**RECORD EXTRACTS:**
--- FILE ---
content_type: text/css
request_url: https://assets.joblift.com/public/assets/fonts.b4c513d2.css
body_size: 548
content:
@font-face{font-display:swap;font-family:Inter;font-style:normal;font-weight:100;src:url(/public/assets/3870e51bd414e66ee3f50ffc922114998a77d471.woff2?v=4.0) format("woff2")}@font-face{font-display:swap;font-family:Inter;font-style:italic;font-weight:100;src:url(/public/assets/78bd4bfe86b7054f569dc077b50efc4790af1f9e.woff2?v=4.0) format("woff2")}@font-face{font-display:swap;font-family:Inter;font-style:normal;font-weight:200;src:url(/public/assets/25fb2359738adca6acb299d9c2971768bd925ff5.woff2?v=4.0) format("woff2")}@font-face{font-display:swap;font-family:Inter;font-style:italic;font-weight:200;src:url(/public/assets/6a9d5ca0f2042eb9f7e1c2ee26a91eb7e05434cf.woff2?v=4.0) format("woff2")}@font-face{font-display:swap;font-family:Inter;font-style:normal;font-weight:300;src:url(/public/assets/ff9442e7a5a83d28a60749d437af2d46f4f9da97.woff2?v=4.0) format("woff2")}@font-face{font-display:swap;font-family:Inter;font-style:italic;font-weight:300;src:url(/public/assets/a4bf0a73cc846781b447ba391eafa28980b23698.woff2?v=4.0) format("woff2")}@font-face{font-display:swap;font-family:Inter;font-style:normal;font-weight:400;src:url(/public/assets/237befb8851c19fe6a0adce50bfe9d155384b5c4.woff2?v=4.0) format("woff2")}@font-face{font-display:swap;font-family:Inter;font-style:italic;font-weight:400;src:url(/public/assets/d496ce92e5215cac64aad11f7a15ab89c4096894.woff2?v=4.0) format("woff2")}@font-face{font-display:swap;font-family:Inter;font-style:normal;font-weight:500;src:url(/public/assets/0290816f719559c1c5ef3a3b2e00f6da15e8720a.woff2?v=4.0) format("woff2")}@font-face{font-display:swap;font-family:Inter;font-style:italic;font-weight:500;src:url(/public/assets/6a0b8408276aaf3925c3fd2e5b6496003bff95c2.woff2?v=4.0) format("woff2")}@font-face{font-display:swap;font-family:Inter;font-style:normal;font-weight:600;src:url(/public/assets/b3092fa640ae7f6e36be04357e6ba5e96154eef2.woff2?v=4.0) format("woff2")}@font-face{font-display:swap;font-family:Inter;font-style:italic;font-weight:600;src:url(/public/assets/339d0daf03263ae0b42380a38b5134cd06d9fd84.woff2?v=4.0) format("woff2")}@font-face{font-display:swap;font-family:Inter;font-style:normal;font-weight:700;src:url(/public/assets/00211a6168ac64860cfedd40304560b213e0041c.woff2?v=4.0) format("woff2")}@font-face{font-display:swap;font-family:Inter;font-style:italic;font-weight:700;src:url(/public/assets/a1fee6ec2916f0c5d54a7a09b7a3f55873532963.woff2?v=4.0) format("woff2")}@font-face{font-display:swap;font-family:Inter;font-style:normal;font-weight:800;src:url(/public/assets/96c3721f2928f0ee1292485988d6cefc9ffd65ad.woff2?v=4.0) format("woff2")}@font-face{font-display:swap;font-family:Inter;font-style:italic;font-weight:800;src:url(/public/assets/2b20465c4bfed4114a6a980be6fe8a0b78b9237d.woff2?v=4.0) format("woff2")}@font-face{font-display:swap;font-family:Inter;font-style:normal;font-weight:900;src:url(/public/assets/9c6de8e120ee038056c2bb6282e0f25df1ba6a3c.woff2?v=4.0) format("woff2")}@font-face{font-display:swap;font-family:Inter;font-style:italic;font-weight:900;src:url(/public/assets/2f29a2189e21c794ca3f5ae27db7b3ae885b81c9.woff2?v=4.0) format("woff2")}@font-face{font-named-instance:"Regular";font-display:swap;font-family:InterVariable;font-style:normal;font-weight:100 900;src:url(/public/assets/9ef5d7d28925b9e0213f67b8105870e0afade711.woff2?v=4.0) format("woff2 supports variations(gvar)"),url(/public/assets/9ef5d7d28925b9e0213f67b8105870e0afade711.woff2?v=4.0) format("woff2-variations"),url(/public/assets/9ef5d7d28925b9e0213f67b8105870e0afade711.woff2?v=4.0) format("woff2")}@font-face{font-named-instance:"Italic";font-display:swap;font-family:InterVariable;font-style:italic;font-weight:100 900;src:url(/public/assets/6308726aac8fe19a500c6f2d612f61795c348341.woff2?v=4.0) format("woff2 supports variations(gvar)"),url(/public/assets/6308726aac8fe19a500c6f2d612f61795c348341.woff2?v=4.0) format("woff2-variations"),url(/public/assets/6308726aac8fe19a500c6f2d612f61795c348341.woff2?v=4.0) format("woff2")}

**YOUR ASSIGNMENT:** Output the data exactly, in full.

**OUTPUT OF THE TASK:**
--- FILE ---
content_type: text/css
request_url: https://assets.joblift.com/public/assets/fonts.b4c513d2.css
body_size: 548
content:
@font-face{font-display:swap;font-family:Inter;font-style:normal;font-weight:100;src:url(/public/assets/3870e51bd414e66ee3f50ffc922114998a77d471.woff2?v=4.0) format("woff2")}@font-face{font-display:swap;font-family:Inter;font-style:italic;font-weight:100;src:url(/public/assets/78bd4bfe86b7054f569dc077b50efc4790af1f9e.woff2?v=4.0) format("woff2")}@font-face{font-display:swap;font-family:Inter;font-style:normal;font-weight:200;src:url(/public/assets/25fb2359738adca6acb299d9c2971768bd925ff5.woff2?v=4.0) format("woff2")}@font-face{font-display:swap;font-family:Inter;font-style:italic;font-weight:200;src:url(/public/assets/6a9d5ca0f2042eb9f7e1c2ee26a91eb7e05434cf.woff2?v=4.0) format("woff2")}@font-face{font-display:swap;font-family:Inter;font-style:normal;font-weight:300;src:url(/public/assets/ff9442e7a5a83d28a60749d437af2d46f4f9da97.woff2?v=4.0) format("woff2")}@font-face{font-display:swap;font-family:Inter;font-style:italic;font-weight:300;src:url(/public/assets/a4bf0a73cc846781b447ba391eafa28980b23698.woff2?v=4.0) format("woff2")}@font-face{font-display:swap;font-family:Inter;font-style:normal;font-weight:400;src:url(/public/assets/237befb8851c19fe6a0adce50bfe9d155384b5c4.woff2?v=4.0) format("woff2")}@font-face{font-display:swap;font-family:Inter;font-style:italic;font-weight:400;src:url(/public/assets/d496ce92e5215cac64aad11f7a15ab89c4096894.woff2?v=4.0) format("woff2")}@font-face{font-display:swap;font-family:Inter;font-style:normal;font-weight:500;src:url(/public/assets/0290816f719559c1c5ef3a3b2e00f6da15e8720a.woff2?v=4.0) format("woff2")}@font-face{font-display:swap;font-family:Inter;font-style:italic;font-weight:500;src:url(/public/assets/6a0b8408276aaf3925c3fd2e5b6496003bff95c2.woff2?v=4.0) format("woff2")}@font-face{font-display:swap;font-family:Inter;font-style:normal;font-weight:600;src:url(/public/assets/b3092fa640ae7f6e36be04357e6ba5e96154eef2.woff2?v=4.0) format("woff2")}@font-face{font-display:swap;font-family:Inter;font-style:italic;font-weight:600;src:url(/public/assets/339d0daf03263ae0b42380a38b5134cd06d9fd84.woff2?v=4.0) format("woff2")}@font-face{font-display:swap;font-family:Inter;font-style:normal;font-weight:700;src:url(/public/assets/00211a6168ac64860cfedd40304560b213e0041c.woff2?v=4.0) format("woff2")}@font-face{font-display:swap;font-family:Inter;font-style:italic;font-weight:700;src:url(/public/assets/a1fee6ec2916f0c5d54a7a09b7a3f55873532963.woff2?v=4.0) format("woff2")}@font-face{font-display:swap;font-family:Inter;font-style:normal;font-weight:800;src:url(/public/assets/96c3721f2928f0ee1292485988d6cefc9ffd65ad.woff2?v=4.0) format("woff2")}@font-face{font-display:swap;font-family:Inter;font-style:italic;font-weight:800;src:url(/public/assets/2b20465c4bfed4114a6a980be6fe8a0b78b9237d.woff2?v=4.0) format("woff2")}@font-face{font-display:swap;font-family:Inter;font-style:normal;font-weight:900;src:url(/public/assets/9c6de8e120ee038056c2bb6282e0f25df1ba6a3c.woff2?v=4.0) format("woff2")}@font-face{font-display:swap;font-family:Inter;font-style:italic;font-weight:900;src:url(/public/assets/2f29a2189e21c794ca3f5ae27db7b3ae885b81c9.woff2?v=4.0) format("woff2")}@font-face{font-named-instance:"Regular";font-display:swap;font-family:InterVariable;font-style:normal;font-weight:100 900;src:url(/public/assets/9ef5d7d28925b9e0213f67b8105870e0afade711.woff2?v=4.0) format("woff2 supports variations(gvar)"),url(/public/assets/9ef5d7d28925b9e0213f67b8105870e0afade711.woff2?v=4.0) format("woff2-variations"),url(/public/assets/9ef5d7d28925b9e0213f67b8105870e0afade711.woff2?v=4.0) format("woff2")}@font-face{font-named-instance:"Italic";font-display:swap;font-family:InterVariable;font-style:italic;font-weight:100 900;src:url(/public/assets/6308726aac8fe19a500c6f2d612f61795c348341.woff2?v=4.0) format("woff2 supports variations(gvar)"),url(/public/assets/6308726aac8fe19a500c6f2d612f61795c348341.woff2?v=4.0) format("woff2-variations"),url(/public/assets/6308726aac8fe19a500c6f2d612f61795c348341.woff2?v=4.0) format("woff2")}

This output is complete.